■ DOCUMENT EXTRACT ■
Maintenance v. Crowder Constr. Co.

Decision Date18 December 2012
Docket NumberNo. COA12–201.,COA12–201.
Citation742 S.E.2d 535
CourtNorth Carolina Court of Appeals
PartiesAUSTIN MAINTENANCE & CONSTRUCTION, INC., Plaintiff v. CROWDER CONSTRUCTION COMPANY and Steve Lanier, Defendants.

OPINION TEXT STARTS HERE

Appeal by plaintiff from judgments entered 2 November 2011 by Judge Calvin E. Murphy in Mecklenburg County Superior Court. Heard in the Court of Appeals 14 August 2012.

Moye, O'Brien, O'Rourke, Pickert & Dillon, LLP, by J. Andrew Williams, Stephen W. Pickert, and Peter C. Anderson, Charlotte, for plaintiff-appellant.

Erwin, Bishop, Capitano & Moss, P.A., Charlotte by Joseph W. Moss, Jr., for defendant-appellee Steve Lanier.

Johnston, Allison & Hord, P.A., Charlotte, by Michael L. Wilson and Kerry L. Traynum, for defendant-appellee Crowder Construction Company.

ERVIN, Judge.

Plaintiff Austin Maintenance & Construction, Inc., appeals from orders granting summary judgment in favor of Defendants Steve Lanier and Crowder Construction Company with respect to Plaintiff's breach of fiduciary duty claim, which had been asserted solely against Mr. Lanier; Plaintiff's claims for tortious interference with contract, unfair or deceptive trade practices, and civil conspiracy, which had been asserted against both Defendants; and Plaintiff's request for injunctive relief. On appeal, Plaintiff argues that the trial court erred by granting summary judgment in favor of Defendants on the grounds that the record reveals the existence of genuine issues of material fact concerning whether Mr. Lanier breached a fiduciary duty that he owed Plaintiff and whether Defendants tortiously interfered with a contract between Plaintiff and The Timken Company, engaged in unfair or deceptive trade practices, and participated in a civil conspiracy, and on the grounds that Plaintiff was entitled to injunctive relief. After careful consideration of Plaintiff's challenges to the trial court's orders in light of the record and the applicable law, we conclude that the trial court's orders should be affirmed.

■ EXTRACTED MATERIAL ■
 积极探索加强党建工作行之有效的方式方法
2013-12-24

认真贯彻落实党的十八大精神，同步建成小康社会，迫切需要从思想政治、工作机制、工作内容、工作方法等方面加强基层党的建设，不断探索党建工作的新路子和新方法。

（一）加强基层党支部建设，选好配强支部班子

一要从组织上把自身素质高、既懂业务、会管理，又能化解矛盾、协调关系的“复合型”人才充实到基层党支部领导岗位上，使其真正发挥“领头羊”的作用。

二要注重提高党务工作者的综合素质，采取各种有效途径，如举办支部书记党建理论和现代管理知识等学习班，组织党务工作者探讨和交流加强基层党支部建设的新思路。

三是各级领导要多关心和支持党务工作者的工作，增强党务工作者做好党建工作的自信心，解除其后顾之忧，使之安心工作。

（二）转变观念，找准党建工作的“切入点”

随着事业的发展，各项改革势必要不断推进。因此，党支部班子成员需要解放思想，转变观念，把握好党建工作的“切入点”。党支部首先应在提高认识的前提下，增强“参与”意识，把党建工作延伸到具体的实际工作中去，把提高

■ EXERCISE INSTRUCTIONS ■
• A. In the court opinion, which judge entered the judgments that the plaintiff appealed?
• B. Could you pick up the court opinion after its last sentence and continue it?
The entries are separate material and are unrelated to the court opinion.

■ EXPECTED RESPONSES ■
• A. Judge Calvin E. Murphy entered them in Mecklenburg County Superior Court.

• B.
I. Background
A. Substantive Facts

Timken operates a “tapered roller bearing” manufacturing plant in Randleman, a town near Asheboro. Timken personnel refer to this facility as the Asheboro plant. Between 2006 and 2010, Sanders Brothers Inc. provided construction-related maintenance services at Timken's Asheboro plant and several other Timken plants pursuant to a Master Service Agreement (MSA). The MSA set out the general terms and conditions which would apply to specific contracts into which Timken and Sanders might enter in the future. The MSA did not provide for the provision of specific services or obligate either party to enter into specific contracts; instead, the MSA provided that Timken would execute Purchase Orders memorializing any future contracts between the parties.

In 2010, Sanders experienced serious financial difficulties. At that point, Rick Flickinger, the manager of Timken's Asheboro plant, investigated the possibility of procuring construction-related maintenance services from a different company. In the course of that process, Crowder, which competes with Plaintiff in the construction maintenance business, made Mr. Flickinger's “short list.” However, after Sanders Brothers assigned its rights under the MSA to Plaintiff effective on 9 June 2010, Plaintiff assumed responsibility for providing construction-related maintenance services at Timken's Asheboro plant instead.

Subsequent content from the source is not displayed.